We can plot our posterior beliefs using the following code

# Function to create the posterior
create_posterior <- function(d) {
  y <- d$successes
  n <- d$attempts
  
  data.frame(theta = seq(0, 1, length=1001)) %>%
    mutate(posterior = dbeta(theta, shape1 = 1+y, shape2 = 1+n-y))
}

# Construct the curves
curves <- d %>%
  group_by(group) %>%
  do(create_posterior(.)) %>%
  mutate(group = factor(group)) # so that we can use it as a linetype

# Plot curves
ggplot(curves, aes(x = theta, y = posterior, color = group, linetype = group)) +
  geom_line() + 
  labs(x = expression(theta),
       y = "Posterior belief",
       title = "Posterior beliefs for two groups.") + 
  theme_bw()

If we want to calculate beliefs that one groups probability of success is larger than the other, we use a Monte Carlo approach. This approach first simulates values for \(\theta_1\) and \(\theta_2\).

n_reps <- 100000
theta1 <- rbeta(n_reps, shape1 = 1+d$successes[1], shape2 = 1+d$attempts[1]-d$successes[1])
theta2 <- rbeta(n_reps, shape1 = 1+d$successes[2], shape2 = 1+d$attempts[2]-d$successes[2])

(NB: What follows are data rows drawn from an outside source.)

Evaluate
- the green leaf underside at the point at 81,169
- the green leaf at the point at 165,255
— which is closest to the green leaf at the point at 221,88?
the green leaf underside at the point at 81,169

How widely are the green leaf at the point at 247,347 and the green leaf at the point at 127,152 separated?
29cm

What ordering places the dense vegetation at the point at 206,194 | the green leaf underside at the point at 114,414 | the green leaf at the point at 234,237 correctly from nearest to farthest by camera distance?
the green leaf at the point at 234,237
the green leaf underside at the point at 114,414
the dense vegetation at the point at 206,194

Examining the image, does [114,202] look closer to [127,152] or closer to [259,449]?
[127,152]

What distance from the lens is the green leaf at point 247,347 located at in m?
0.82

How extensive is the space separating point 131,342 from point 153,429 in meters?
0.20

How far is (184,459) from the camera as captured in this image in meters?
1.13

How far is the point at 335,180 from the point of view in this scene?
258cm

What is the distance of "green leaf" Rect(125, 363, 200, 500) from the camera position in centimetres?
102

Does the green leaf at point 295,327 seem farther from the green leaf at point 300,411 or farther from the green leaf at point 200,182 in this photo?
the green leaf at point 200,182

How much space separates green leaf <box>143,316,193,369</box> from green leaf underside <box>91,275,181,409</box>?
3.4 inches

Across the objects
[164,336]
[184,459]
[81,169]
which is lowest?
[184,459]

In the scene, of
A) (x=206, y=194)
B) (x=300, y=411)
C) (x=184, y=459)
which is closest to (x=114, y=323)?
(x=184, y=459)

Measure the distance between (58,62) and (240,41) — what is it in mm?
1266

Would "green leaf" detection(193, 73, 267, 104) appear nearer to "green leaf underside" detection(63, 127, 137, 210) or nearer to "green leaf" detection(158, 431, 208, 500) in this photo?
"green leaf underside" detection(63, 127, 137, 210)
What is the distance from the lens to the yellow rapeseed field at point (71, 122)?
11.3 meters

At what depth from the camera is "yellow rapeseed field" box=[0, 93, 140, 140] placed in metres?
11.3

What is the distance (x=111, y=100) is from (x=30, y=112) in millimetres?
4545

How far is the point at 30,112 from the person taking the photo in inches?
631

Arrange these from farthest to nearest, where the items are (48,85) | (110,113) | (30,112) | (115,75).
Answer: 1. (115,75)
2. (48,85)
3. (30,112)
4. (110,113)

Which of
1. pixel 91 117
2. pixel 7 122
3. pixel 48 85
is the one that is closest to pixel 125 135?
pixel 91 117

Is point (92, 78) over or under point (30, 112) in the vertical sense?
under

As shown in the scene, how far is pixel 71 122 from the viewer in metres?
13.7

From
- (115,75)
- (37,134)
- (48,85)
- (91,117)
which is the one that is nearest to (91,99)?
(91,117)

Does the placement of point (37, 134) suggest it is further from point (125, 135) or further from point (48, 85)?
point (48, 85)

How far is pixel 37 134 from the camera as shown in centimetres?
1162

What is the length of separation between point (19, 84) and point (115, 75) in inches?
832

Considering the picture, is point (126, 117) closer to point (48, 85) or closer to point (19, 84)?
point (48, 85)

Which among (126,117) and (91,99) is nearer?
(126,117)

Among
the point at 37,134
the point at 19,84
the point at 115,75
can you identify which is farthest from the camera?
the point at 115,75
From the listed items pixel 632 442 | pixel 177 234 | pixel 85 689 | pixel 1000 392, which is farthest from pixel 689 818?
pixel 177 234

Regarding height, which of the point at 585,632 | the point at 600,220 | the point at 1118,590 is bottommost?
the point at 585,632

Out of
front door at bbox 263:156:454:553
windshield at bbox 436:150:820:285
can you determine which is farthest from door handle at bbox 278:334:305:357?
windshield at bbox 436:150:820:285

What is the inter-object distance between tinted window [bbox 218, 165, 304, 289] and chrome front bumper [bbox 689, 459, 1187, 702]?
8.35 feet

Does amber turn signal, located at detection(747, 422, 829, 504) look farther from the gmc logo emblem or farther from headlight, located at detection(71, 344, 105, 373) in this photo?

Then we calculate the proportion of times that theta1 is larger than theta2 which is calculated in R using the mean function.

mean(theta1 > theta2)

## [1] 0.02642

We can also use these samples to obtain a 95% credible interval for the difference between the two probabilities of success.

a <- 1-0.95
quantile(theta1 - theta2, probs = c(a/2, 1-a/2))

##        2.5%       97.5% 
## -0.45324608  0.00264165

For additional groups a similar process can be followed.